110th Place Solution for Home Depot Product Search Relevance

Dependencies

  • scikit-learn
  • pandas
  • numpy
  • pychant
  • keras
  • xgboost

FlowChart

Flow Chart Image

Configuration

The configuration of the project can be changed from configs.py.

Note: Use python3 as default interpreter.

Regenerating Results

Before running any of the files copy the data to input/ folder.

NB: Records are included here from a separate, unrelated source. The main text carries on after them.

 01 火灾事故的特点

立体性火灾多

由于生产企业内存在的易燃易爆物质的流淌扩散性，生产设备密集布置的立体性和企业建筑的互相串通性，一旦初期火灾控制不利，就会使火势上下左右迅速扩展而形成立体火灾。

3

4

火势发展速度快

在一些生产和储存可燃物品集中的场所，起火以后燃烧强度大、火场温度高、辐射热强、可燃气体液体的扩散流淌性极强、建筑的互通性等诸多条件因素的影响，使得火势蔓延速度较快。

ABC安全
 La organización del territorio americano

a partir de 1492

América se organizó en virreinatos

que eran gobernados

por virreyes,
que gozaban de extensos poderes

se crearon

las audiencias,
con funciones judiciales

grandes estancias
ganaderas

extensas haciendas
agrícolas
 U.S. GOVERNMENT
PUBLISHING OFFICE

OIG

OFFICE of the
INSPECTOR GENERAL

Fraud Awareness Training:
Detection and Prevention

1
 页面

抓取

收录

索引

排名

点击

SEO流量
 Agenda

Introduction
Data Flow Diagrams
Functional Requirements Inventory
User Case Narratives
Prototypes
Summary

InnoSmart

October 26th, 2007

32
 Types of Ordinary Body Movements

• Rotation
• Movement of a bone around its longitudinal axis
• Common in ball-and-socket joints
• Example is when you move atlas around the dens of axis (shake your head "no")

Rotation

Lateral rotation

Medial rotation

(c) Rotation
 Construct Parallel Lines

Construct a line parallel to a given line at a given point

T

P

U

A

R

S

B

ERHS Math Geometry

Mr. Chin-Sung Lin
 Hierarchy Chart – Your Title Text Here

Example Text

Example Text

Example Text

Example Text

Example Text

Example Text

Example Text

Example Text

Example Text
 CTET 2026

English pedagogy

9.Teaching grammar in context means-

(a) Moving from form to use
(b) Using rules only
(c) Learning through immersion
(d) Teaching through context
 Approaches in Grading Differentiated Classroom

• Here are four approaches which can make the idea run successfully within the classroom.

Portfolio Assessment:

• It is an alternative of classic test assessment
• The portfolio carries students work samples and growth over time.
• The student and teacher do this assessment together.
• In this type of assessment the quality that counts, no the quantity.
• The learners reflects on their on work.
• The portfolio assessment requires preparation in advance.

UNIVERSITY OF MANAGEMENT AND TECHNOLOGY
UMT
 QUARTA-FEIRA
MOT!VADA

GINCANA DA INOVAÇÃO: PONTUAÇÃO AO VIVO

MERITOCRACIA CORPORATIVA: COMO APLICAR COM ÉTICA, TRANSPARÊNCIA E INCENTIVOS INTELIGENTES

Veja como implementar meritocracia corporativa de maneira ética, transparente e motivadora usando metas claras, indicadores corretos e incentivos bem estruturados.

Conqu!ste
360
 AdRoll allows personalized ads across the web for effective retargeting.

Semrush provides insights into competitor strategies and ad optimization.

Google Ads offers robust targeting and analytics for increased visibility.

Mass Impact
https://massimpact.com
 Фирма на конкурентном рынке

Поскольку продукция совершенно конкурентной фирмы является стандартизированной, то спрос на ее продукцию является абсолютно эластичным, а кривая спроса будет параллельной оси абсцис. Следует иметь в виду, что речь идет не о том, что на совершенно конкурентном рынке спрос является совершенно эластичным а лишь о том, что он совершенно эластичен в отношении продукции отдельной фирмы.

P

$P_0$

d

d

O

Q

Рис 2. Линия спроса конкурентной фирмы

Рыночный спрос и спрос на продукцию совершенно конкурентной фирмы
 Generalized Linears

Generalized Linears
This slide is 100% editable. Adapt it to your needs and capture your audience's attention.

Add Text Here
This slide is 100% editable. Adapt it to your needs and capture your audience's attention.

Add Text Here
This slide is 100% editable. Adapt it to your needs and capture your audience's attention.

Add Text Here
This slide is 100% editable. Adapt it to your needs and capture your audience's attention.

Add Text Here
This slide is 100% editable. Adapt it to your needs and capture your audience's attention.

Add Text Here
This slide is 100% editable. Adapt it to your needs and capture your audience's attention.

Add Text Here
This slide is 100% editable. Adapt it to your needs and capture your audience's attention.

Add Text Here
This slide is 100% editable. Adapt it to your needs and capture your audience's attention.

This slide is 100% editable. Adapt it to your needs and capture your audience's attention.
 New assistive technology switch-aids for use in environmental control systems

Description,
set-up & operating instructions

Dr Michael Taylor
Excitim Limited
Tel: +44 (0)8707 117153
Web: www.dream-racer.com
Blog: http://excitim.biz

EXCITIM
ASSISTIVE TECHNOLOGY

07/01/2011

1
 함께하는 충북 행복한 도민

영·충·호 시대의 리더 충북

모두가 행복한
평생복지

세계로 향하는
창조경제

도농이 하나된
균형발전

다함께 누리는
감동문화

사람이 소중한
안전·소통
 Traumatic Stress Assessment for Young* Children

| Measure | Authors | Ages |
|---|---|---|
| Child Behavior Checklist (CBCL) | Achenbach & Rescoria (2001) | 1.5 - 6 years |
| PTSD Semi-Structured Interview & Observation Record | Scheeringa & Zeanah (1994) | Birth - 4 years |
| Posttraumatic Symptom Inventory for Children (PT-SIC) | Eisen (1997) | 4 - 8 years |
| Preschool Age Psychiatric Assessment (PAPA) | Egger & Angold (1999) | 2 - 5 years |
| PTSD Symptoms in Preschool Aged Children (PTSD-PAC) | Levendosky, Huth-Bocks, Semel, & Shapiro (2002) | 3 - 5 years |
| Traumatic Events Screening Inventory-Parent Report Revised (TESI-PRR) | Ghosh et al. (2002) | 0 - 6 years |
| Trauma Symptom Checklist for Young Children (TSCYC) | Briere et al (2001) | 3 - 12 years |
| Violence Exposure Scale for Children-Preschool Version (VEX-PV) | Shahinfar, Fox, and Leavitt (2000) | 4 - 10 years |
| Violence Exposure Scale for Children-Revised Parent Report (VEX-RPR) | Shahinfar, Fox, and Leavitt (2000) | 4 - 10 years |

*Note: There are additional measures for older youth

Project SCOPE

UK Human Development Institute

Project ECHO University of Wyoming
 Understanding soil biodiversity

So, the project structure should look like

Kaggle_HomeDepot
└───input
    │   train.csv
    │   test.csv
    │   attributes.csv
    │   product_descriptions.csv
    │   sample_submission.csv
└───scripts
    │   README.md
    │   ...

Now, To regenerate the results run these files mentioned below respectively.

Data Pre-Processing and Feature Extraction

  • generate_settings.py - Generates Settings for the project.
  • preprocess.py - Initial Clearning of Data
  • feature_generater.py - Clean Data and generates TF-IDF features
  • features_distance.py - Generates distance and counting features
  • generate_dataset_svd50x3_distance.py - Combine all the individual features and generates a dataset.

Machine Learning and Stacked Generalization

  • stacked_generalization.py - To train all the machine learning modules and stacks all the results to create the submission.